All medical procedures and personnel performances are being scrutinized to ensure minimal waste and maximal outcomes and output. A study last month about non-evidence-based implantable cardioverter-defibrillator (ICD) procedures received a lot of press. And rightly so.
While the high rate of inappropriate implants (one-fifth) is of concern, equally troubling is the high rate of variability between hospitals—from zero to 40 percent—regarding off-guideline procedures. Closing this gap would most certainly improve care.
These data were gleaned from the American College of Cardiology’s National Cardiovascular Data Registry-ICD Registry—which demonstrates its particular value for the cardiovascular community and how IT can help improve quality of care. These are hard facts and provide a good foundation for moving forward.

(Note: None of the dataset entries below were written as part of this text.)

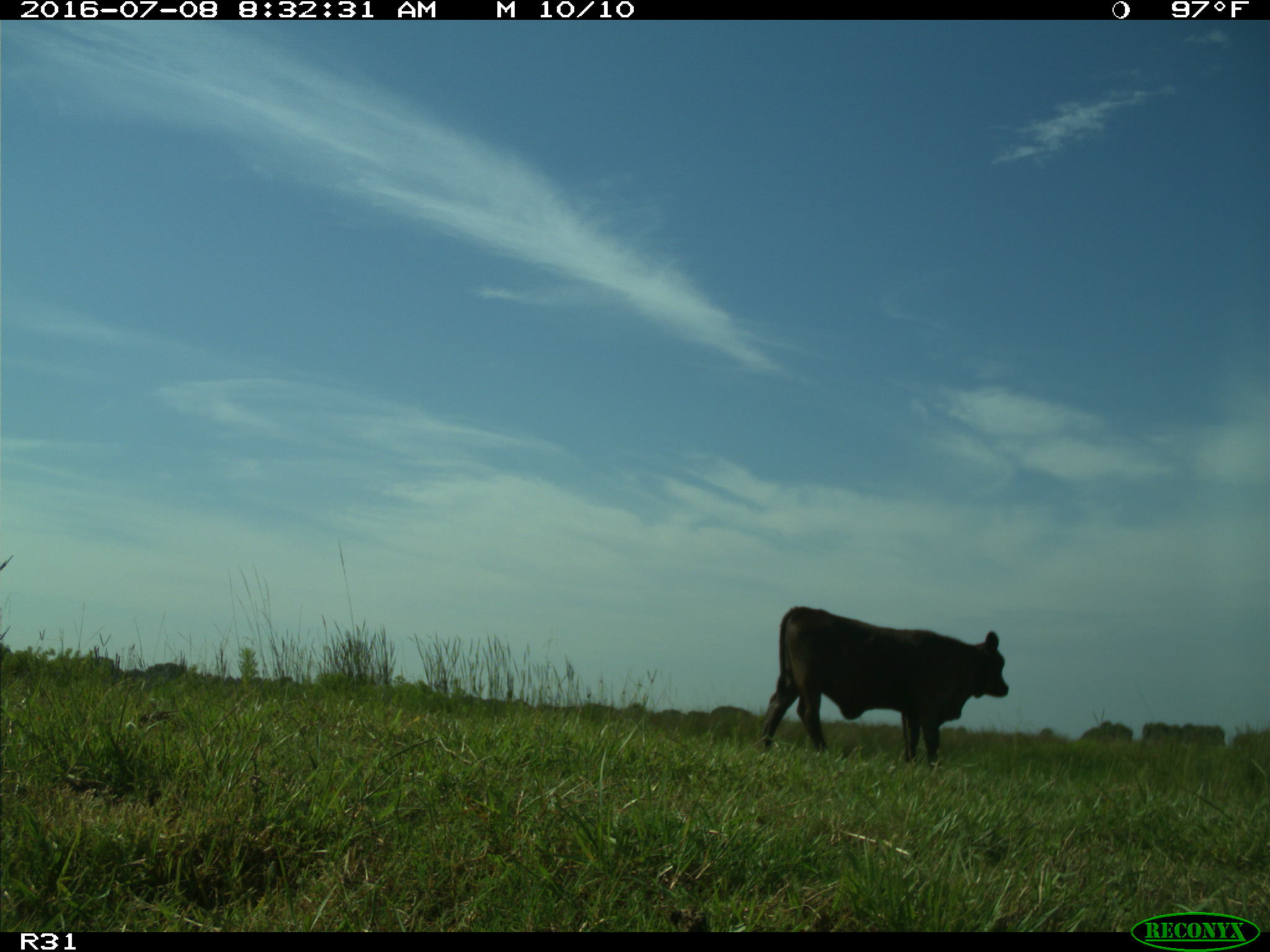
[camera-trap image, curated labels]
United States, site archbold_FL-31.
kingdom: Animalia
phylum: Chordata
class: Mammalia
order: Artiodactyla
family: Bovidae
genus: Bos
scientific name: Bos taurus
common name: domestic cow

Two of the largest patient cohorts that received inappropriate ICDs were those with newly diagnosed heart failure and those within 40 days of an MI. In this issue, we feature an article that tracks the use of the EMR for these two patient populations. In the most sophisticated health systems, data from pre-hospital contact to hospital engagement to home tele-monitoring are directly imported into the patient’s EMR.

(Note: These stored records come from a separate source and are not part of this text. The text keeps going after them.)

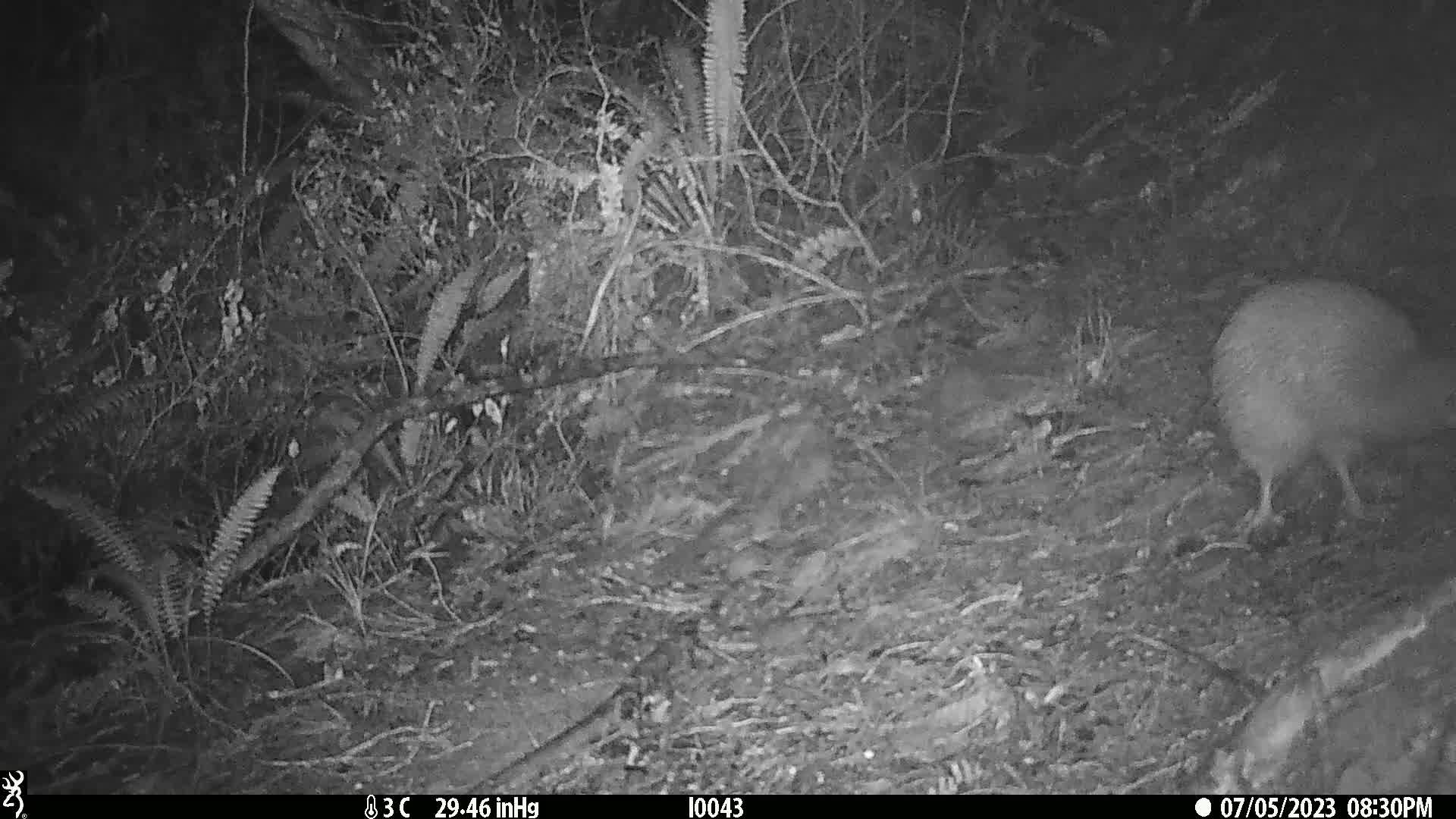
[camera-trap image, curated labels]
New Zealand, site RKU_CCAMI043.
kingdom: Animalia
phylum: Chordata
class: Aves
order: Apterygiformes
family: Apterygidae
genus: Apteryx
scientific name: Apteryx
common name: kiwi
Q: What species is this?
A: Kiwi (Apteryx).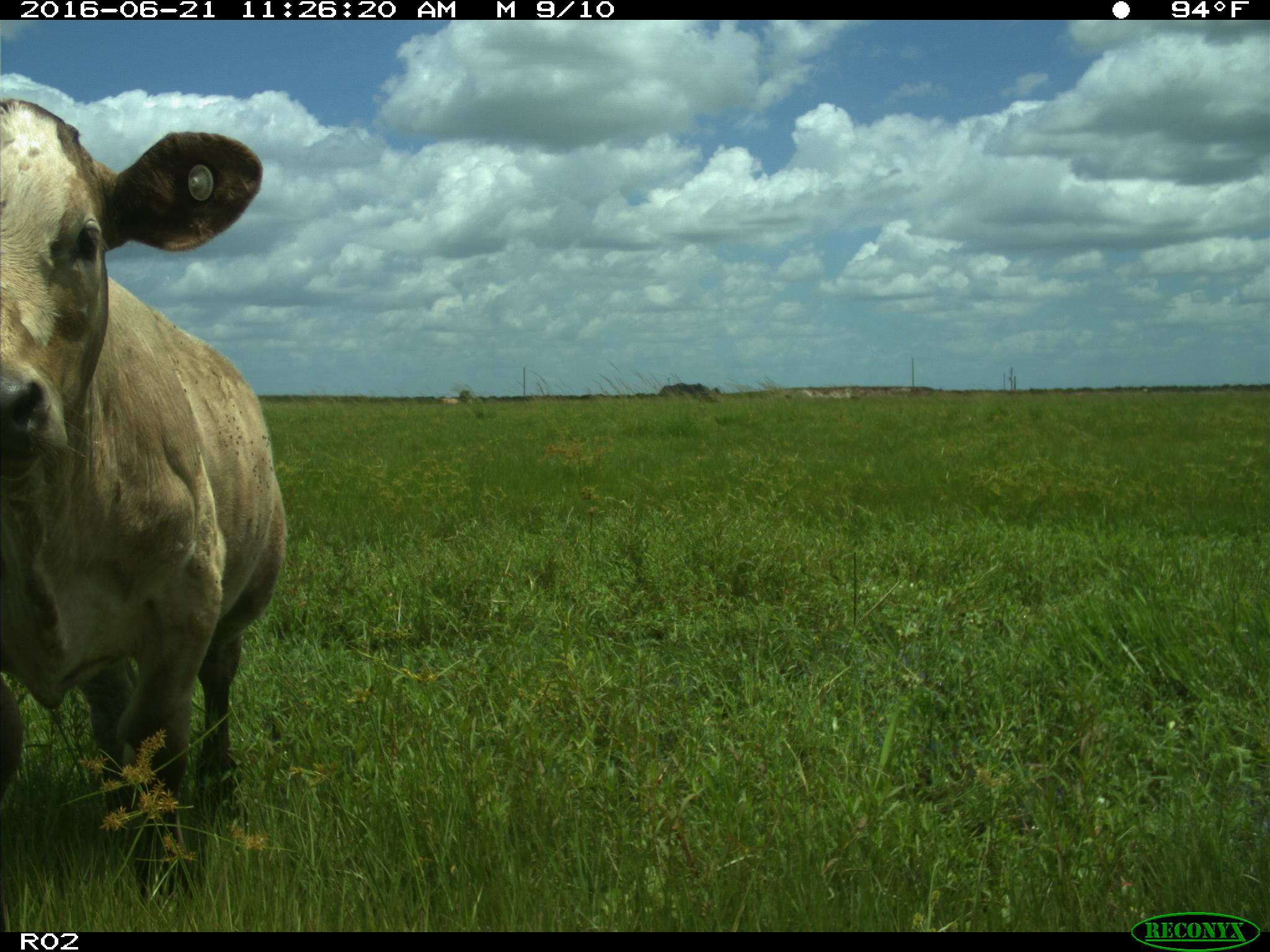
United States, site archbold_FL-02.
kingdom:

These EMRs, however, have to be more than static repositories of medical data. They have to be “deployed as a dynamic patient management tool,” says Dr. Clyde Yancy. When utilized as such, inappropriate ICD implantation, among other negative metrics, could be reduced considerably.
In fact, Ochsner Health System in New Orleans uses its cardiovascular information system (CVIS) to deliver more personalized guideline-driven care to patients with acute MI or acute coronary syndromes. Consequently, it has seen a considerable reduction in mortality.

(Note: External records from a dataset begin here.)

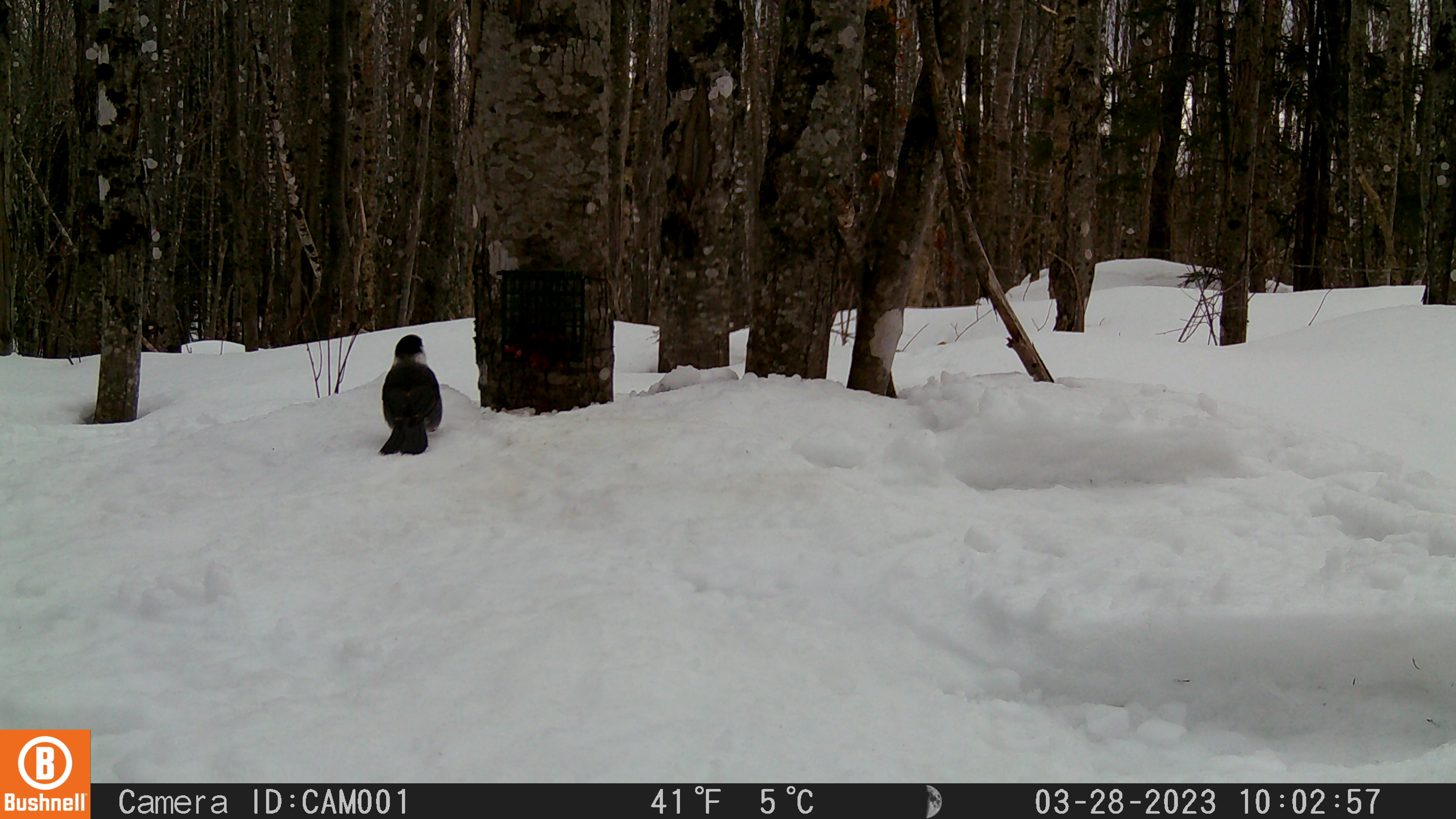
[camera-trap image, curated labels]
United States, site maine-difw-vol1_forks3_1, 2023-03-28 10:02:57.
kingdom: Animalia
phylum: Chordata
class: Aves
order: Passeriformes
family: Corvidae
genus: Perisoreus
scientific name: Perisoreus canadensis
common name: canada jay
Canada jay (Perisoreus canadensis).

Perhaps better connectivity will ultimately result in improved cath lab oversight. For now, however, many say the peer review process is broken and want outside agencies involved. Cath lab accreditation is the wave of the future and it is only a matter of time before payors demand such action.
While the fate of the healthcare reform law is in flux with the new power structure in the U.S. House of Representatives, one certainty is the promise of EMRs and other IT systems to improve the quality of care and rein in costs. I welcome your comments and would like to know if this “promise” has become a “reality” for you.